# Set exercise
Proceed with the passage on conditional quantization of the uniform distribution on a line segment, starting right after its final line.

Hence, $\underset{n\to \infty }{lim}{\displaystyle \frac{2logn}{-log(V_n-V_{\infty })}}=1$, i.e., the conditional quantization dimension $D(P)$ of the probability measure P exists and $D(P)=1$. Thus, the proof of the theorem is complete.    □

Theorem 3. 

The $D(P)$-dimensional quantization coefficient for P exists as a finite positive number and equals ${\displaystyle \frac{1}{12}}$.

Proof. 

For any $n\in \mathbb{N}$ with $n\ge 6$, there exists a positive integer x depending on n such that $4x+2\le n\le 4(x+1)+2$. Then, $V_{x+2,x+3,2x+3}\le V_n\le V_{x+1,x+2,2x+1}$ and $V_{\infty }=0$. Since

$$\begin{array}{cc}\hfill \underset{n\to \infty }{lim}{n}^2(V_n-V_{\infty })& \ge \underset{n\to \infty }{lim}{(4x+2)}^2(V_{x+2,x+3,2x+3}-V_{\infty })={\displaystyle \frac{1}{12}},\mathrm{and}\hfill \\ \hfill \underset{n\to \infty }{lim}{n}^2(V_n-V_{\infty })& \le \underset{n\to \infty }{lim}{(4x+6)}^2(V_{x+1,x+2,2x+1}-V_{\infty })={\displaystyle \frac{1}{12}},\hfill \end{array}$$

by the squeeze theorem, we have $\underset{n\to \infty }{lim}{n}^2(V_n-V_{\infty })={\displaystyle \frac{1}{12}}$, which is the theorem.    □

4. Conditional Optimal Sets of n Points and the nth Conditional Quantization Errors with (k − 1) Interior Elements and One Boundary Element in the Conditional Set for All n ≥ k on a Unit Line Segment

In this section, for the uniform distribution P on the line segment $[0,1]$ with respect to the conditional set $\beta :=\{{\displaystyle \frac{1}{k}},{\displaystyle \frac{2}{k}},\cdots ,{\displaystyle \frac{k-1}{k}},{\displaystyle \frac{k}{k}}\}$, we calculate the conditional optimal sets of n points and the nth conditional quantization errors for all $n\in \mathbb{N}$ with $n\ge k$. Let ${\alpha }_n$ be a conditional optimal set of n points with the nth conditional quantization error $V_n$, where $n\in \mathbb{N}$ with $n\ge k$. Write

$$J_{k,j}:=[{\displaystyle \frac{j-1}{k}},{\displaystyle \frac{j}{k}}]\mathrm{and}\mathrm{card}({\alpha }_n\cap J_{k,j})=n_j\mathrm{for}1\le j\le k.$$

(9)

# Rows
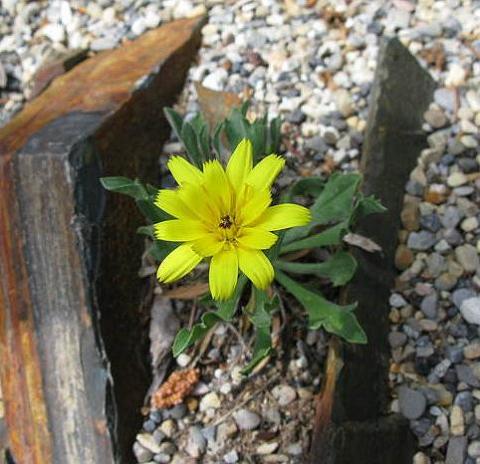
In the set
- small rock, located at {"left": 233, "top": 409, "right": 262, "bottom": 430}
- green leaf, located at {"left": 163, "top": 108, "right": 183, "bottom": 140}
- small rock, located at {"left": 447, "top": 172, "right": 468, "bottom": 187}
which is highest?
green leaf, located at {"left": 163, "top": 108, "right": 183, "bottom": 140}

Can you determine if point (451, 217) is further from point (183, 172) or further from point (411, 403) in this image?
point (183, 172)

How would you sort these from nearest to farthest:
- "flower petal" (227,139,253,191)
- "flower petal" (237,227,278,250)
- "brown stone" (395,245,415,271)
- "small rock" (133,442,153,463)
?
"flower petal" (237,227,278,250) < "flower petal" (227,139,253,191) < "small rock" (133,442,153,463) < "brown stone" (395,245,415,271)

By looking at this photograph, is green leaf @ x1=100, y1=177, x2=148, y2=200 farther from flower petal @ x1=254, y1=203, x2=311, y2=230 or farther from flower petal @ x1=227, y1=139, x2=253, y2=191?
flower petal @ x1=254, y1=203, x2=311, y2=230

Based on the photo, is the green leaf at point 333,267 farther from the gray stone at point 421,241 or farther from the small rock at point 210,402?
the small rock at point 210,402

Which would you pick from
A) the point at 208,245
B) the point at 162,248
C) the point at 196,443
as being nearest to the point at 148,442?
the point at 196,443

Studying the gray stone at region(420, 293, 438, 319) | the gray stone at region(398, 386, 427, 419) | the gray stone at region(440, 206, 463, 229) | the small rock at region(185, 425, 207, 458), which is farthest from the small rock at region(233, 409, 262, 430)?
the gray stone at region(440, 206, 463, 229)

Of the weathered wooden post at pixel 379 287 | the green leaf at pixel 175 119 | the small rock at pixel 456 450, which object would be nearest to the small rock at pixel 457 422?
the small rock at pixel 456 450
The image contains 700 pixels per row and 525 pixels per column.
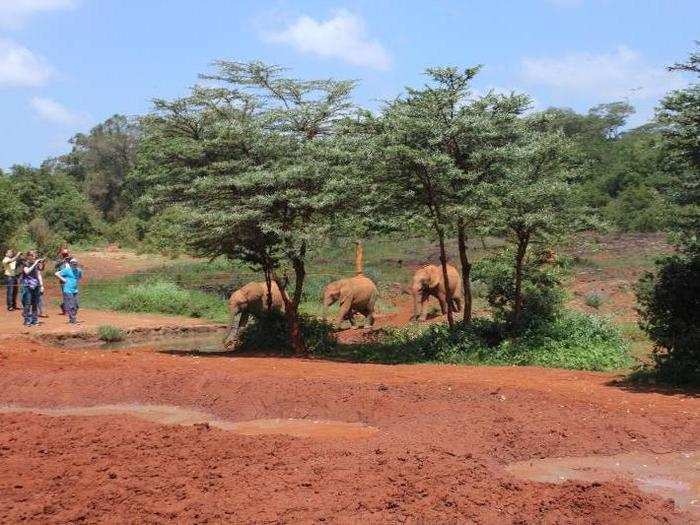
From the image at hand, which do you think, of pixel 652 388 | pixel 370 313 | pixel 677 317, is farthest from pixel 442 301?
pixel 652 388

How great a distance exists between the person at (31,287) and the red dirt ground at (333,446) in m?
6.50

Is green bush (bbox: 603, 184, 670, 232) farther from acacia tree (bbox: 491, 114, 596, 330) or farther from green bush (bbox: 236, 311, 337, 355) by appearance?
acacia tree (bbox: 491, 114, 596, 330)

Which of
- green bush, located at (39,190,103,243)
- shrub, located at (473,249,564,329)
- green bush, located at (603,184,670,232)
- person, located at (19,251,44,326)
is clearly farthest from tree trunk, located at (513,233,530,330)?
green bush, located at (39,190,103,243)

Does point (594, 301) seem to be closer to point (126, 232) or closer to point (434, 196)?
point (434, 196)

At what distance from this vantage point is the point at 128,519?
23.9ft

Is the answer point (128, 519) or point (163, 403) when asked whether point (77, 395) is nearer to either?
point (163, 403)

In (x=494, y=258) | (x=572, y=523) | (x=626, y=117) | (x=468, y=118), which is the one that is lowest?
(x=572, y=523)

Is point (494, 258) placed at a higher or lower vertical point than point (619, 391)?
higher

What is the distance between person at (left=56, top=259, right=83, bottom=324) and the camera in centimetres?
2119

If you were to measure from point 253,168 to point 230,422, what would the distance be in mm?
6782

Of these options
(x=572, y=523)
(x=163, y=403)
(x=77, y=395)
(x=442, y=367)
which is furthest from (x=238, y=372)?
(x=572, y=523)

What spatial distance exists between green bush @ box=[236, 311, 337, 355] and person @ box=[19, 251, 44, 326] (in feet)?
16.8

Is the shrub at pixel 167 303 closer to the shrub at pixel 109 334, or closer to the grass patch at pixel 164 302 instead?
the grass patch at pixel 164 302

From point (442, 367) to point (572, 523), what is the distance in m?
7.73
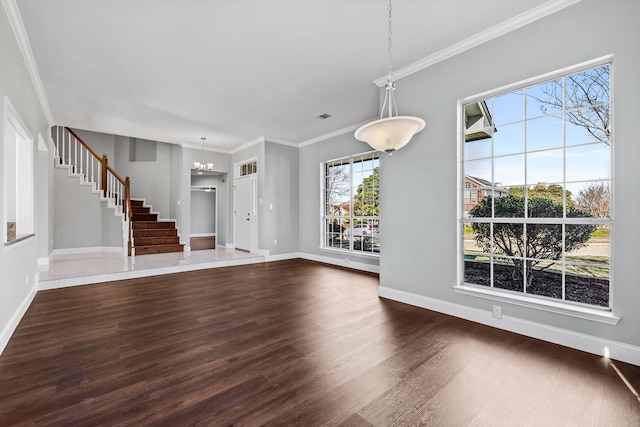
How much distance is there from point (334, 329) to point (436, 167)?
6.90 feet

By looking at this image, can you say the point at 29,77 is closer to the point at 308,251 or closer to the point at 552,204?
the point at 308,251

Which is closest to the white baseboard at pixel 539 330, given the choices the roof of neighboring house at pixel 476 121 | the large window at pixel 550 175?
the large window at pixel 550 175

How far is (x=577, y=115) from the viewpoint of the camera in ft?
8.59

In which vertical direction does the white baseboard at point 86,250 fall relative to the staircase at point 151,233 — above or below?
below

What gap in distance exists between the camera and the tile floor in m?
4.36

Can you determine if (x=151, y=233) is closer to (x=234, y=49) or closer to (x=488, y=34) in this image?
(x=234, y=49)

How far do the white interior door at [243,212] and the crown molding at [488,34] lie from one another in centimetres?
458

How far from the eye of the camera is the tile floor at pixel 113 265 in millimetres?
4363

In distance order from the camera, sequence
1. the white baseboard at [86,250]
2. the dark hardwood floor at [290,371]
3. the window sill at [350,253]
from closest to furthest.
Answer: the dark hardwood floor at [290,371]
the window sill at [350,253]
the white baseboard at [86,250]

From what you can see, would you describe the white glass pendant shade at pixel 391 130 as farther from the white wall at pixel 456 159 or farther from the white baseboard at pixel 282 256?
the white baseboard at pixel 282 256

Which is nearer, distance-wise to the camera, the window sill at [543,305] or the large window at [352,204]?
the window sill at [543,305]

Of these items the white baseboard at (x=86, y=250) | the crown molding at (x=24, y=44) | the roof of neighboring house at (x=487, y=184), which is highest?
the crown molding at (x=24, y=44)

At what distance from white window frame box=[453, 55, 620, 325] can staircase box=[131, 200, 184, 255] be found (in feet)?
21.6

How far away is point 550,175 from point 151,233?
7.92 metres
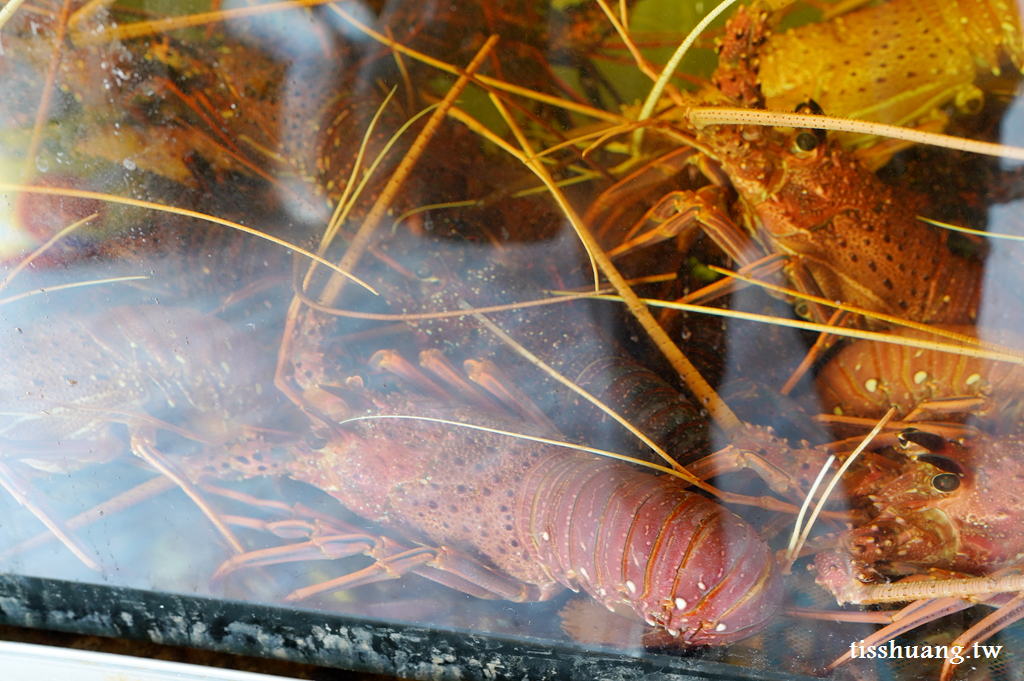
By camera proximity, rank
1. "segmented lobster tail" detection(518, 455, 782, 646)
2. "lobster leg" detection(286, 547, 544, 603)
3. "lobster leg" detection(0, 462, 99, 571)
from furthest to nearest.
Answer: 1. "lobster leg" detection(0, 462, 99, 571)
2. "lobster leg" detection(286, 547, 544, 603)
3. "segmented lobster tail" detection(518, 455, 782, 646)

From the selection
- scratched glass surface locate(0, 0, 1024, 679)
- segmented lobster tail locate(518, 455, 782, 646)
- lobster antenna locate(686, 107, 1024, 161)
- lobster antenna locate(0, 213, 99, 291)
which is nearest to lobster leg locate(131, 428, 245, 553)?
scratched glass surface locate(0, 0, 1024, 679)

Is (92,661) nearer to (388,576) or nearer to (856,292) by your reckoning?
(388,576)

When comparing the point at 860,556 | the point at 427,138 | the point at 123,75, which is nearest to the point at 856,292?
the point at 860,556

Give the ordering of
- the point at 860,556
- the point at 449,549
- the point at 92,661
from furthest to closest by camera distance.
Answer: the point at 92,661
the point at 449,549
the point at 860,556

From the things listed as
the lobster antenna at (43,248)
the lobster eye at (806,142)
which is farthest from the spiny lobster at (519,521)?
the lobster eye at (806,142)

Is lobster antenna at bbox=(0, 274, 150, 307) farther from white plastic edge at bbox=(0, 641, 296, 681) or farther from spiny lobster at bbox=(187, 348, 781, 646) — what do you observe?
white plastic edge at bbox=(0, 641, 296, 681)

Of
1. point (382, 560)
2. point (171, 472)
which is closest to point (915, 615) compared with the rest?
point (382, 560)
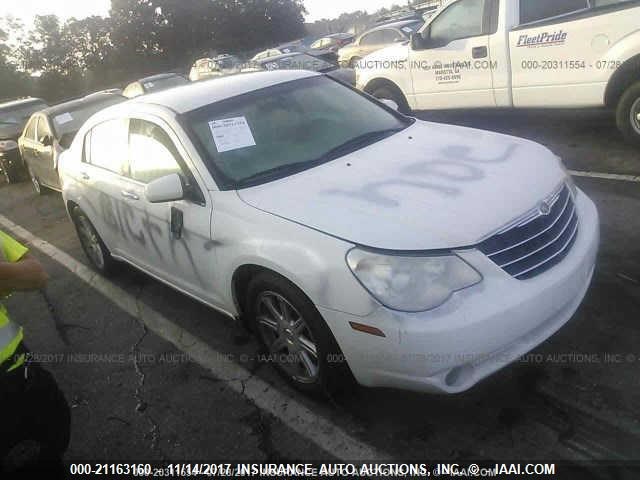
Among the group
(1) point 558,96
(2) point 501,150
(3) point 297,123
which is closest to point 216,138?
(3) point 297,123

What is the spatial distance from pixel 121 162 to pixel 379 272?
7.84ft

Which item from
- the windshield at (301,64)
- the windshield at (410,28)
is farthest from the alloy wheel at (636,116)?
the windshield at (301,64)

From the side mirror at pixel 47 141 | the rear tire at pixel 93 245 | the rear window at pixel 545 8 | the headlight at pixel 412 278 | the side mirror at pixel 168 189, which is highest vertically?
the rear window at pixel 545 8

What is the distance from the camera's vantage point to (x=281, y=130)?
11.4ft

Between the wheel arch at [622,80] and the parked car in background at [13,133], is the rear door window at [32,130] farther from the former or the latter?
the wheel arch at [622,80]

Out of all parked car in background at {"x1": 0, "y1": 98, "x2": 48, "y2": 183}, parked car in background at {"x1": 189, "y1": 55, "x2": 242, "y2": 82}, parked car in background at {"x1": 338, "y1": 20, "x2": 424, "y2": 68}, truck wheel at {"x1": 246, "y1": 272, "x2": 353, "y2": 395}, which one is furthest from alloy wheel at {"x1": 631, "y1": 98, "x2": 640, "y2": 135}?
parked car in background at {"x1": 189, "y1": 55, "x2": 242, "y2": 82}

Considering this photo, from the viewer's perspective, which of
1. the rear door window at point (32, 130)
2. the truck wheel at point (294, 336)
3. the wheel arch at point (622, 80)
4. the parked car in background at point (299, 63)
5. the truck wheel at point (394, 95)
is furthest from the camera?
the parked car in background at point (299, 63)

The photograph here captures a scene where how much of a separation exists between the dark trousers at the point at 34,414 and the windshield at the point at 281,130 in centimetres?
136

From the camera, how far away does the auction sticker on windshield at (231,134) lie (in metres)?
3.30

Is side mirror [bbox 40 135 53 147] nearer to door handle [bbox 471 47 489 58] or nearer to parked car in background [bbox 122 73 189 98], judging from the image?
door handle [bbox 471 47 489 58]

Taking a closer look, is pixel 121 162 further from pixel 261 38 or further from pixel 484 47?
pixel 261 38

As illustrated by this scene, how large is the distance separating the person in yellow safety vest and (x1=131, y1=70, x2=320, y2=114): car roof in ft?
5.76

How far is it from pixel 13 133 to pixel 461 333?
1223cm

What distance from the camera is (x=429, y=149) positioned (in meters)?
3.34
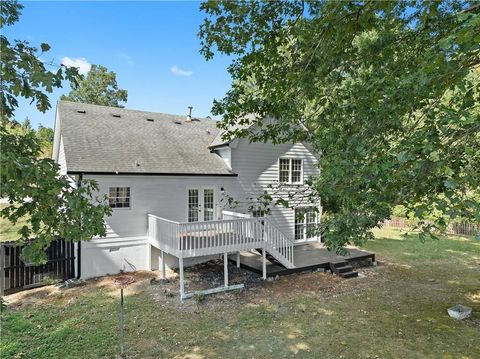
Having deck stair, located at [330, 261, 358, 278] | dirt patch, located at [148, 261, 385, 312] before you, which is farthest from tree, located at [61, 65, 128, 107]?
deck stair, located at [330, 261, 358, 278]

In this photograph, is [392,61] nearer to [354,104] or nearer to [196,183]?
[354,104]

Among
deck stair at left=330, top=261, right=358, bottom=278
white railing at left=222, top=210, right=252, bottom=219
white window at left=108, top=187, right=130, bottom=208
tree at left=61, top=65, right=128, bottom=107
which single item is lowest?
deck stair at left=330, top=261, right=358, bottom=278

# Task output
Notice that $n_j$ satisfies $n_1\ge 1$, $n_j\ge 2$ for $2\le j\le k$. By Proposition 1, we know that

$${\alpha }_n\cap J_{k,1}=\left\{{\displaystyle \frac{2j-1}{k(2n_1-1)}}:1\le j\le n_1\right\}\mathrm{with}V(P;\{{\alpha }_n\cap J_{k,1},J_{k,1}\})={\displaystyle \frac{1}{3k^3{(2n_1-1)}^2}},$$

(10)

and

$$\begin{array}{cc}\hfill & {\alpha }_n\cap J_{k,j}=\left\{{\displaystyle \frac{j-1}{k}}+{\displaystyle \frac{q-1}{k(n_j-1)}}:1\le q\le n_j\right\}\mathrm{with}\hfill \\ \hfill & V(P;\{{\alpha }_n\cap J_{k,j},J_{k,j}\})={\displaystyle \frac{1}{12k^3{(n_j-1)}^2}}\hfill \end{array}$$

(11)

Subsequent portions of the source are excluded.